1
0
forked from GitHub/gf-rgl
Files
2025-01-24 14:44:35 +01:00
..
2024-07-17 18:00:52 +02:00
2024-07-25 12:01:19 +02:00
2024-07-25 12:01:19 +02:00

morphodict: purely morphological unilingual dictionaries

Aarne Ranta 2020-03-02 -- 2021-05-27

UNDER CONSTRUCTION, INCOMPLETE AND BUGGY

The vision

Vision 1: if you need the noun "stjärna" in Swedish, you will find it as MorphoDictSwe.stjärna_N.

Vision 2: if you analyse a Swedish text that contains the word "stjärnornas", it will be returned as MorphoDictSwe.stjärna_N.
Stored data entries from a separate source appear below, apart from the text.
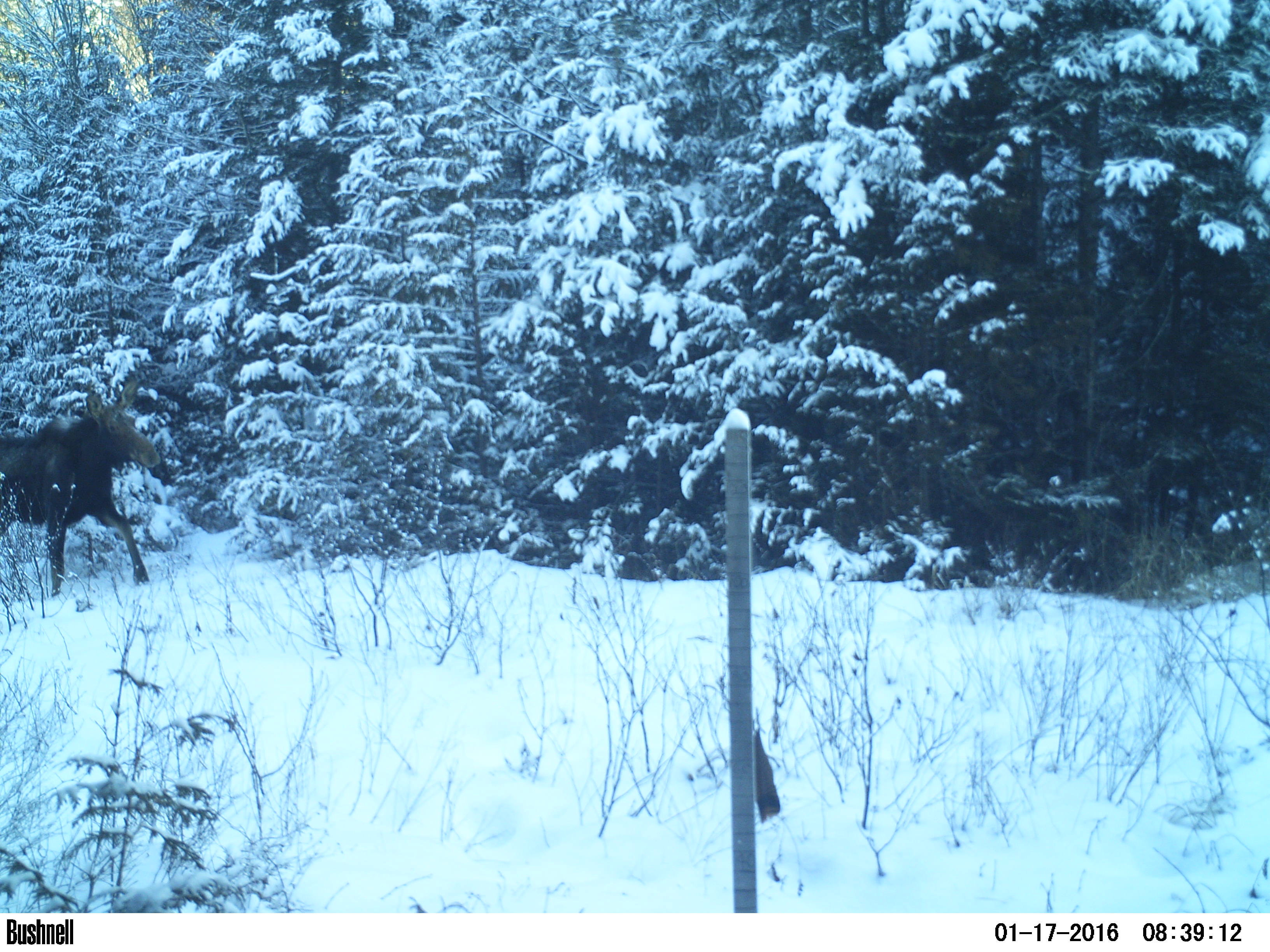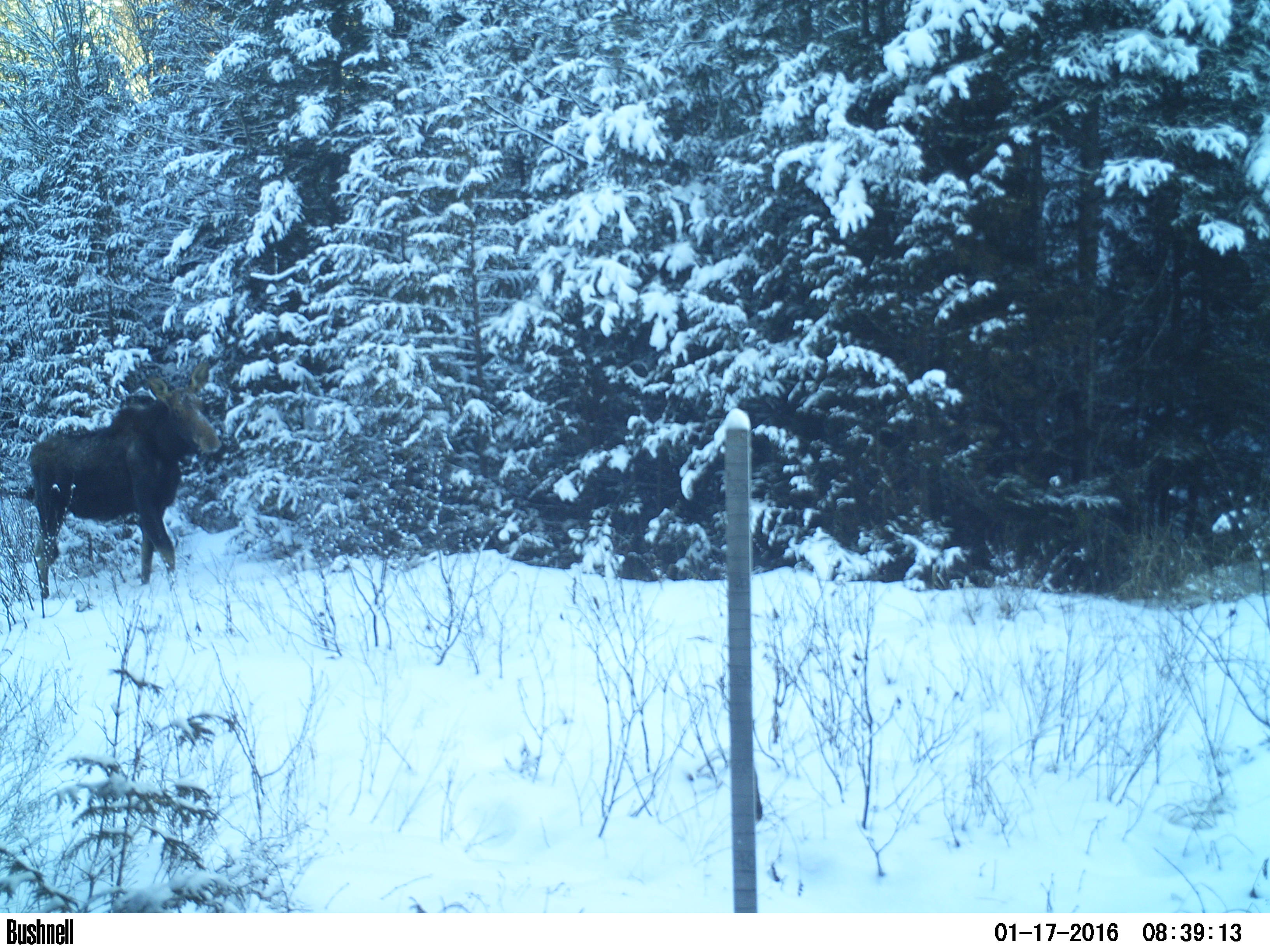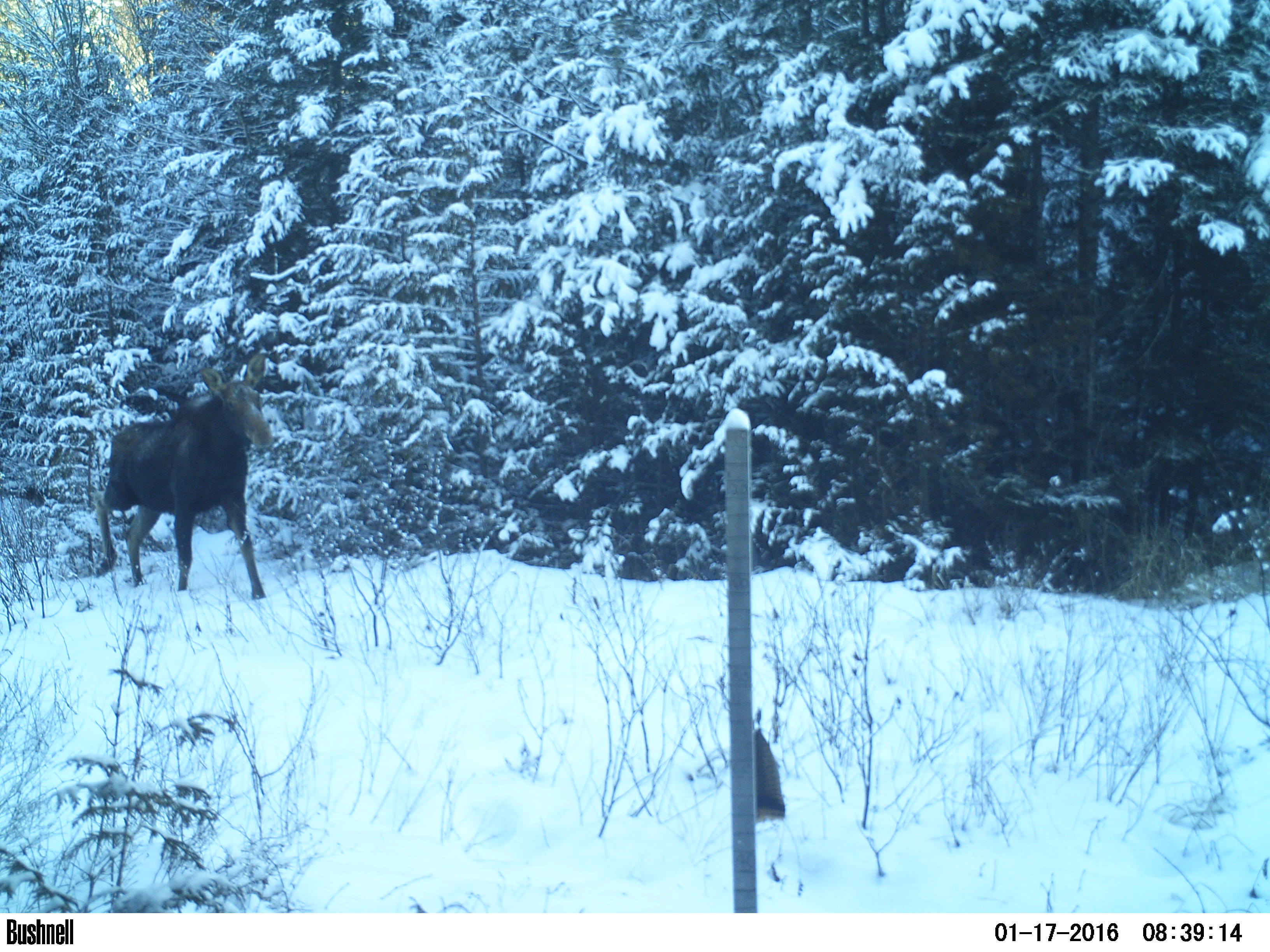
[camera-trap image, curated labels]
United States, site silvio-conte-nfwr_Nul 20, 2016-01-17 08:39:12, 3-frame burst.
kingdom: Animalia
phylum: Chordata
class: Mammalia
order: Artiodactyla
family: Cervidae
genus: Alces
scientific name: Alces alces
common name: moose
Vision 3: this will work for all words of Swedish and all other RGL languages. Only seldom will you need ParadigmsSwe.

What is contained

The guiding principle is to provide a single source for each lemgram (i.e. linearization records, i.e. inflection table plus inherent features). Functions names should be easy to guess:

  • baseform_Category

Baseforms that have many different lemgrams are an exception. They should be disambiguated by adding the differing forms, as in

  • lie_lay_V ("lie, lay, lain")
  • lie_lied_V ("lie, lied lied")

Such distinctions are made in all cases where there are alternative inflections, even if there is no sense distinction:

  • learn_learned_V ("learn, learned, learned")
  • learn_learnt_V ("learn, learnt, learnt")

Hence,

  • no variants should appear in the MorphoDict
  • no entries should be duplicated if their lemgrams are the same
  • hence, in particular, sense distinctions do not result in different entries

The dictionary will also exclude multiwords consisting of several tokens. Most of the time, even compounds written as single tokens should be excluded. However, as the status of a compound is not always clear, and since they do not create spurious morphological analyses, they can be tolerated, in particular if extracted from legacy sources.
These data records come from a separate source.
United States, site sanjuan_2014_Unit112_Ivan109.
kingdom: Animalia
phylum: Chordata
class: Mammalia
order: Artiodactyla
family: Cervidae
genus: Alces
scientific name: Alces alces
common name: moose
Since multiwords and compounds are excluded, Paradigms and MakeStructural should for each language provide API functions for easy definitions of them, preferably of the form

 mkC : Str -> C -> C

The situation when this is not enough is when separate functions are needed for gluing and concatenation compounds.

Open question: what to do with compound prepositions that are common in e.g. English? The above principles imply

 according_to_Prep = mkPrep "according" to_Prep

defined outside MorphoDictEng, so that mkPrep comes from ParadigmsEng and to_Prep from MorphoDictEng. This may sound like against tradition, but follows the general guidelines of morphological dictionaries.

Relevant categories

In addition to sense distinctions, MorphoDict ignores subcategorizations. One reason is that, just like senses (although in a lesser degree), they are open-ended and sometimes vague. Another reason is that different subcategory variants overload morphological analysis.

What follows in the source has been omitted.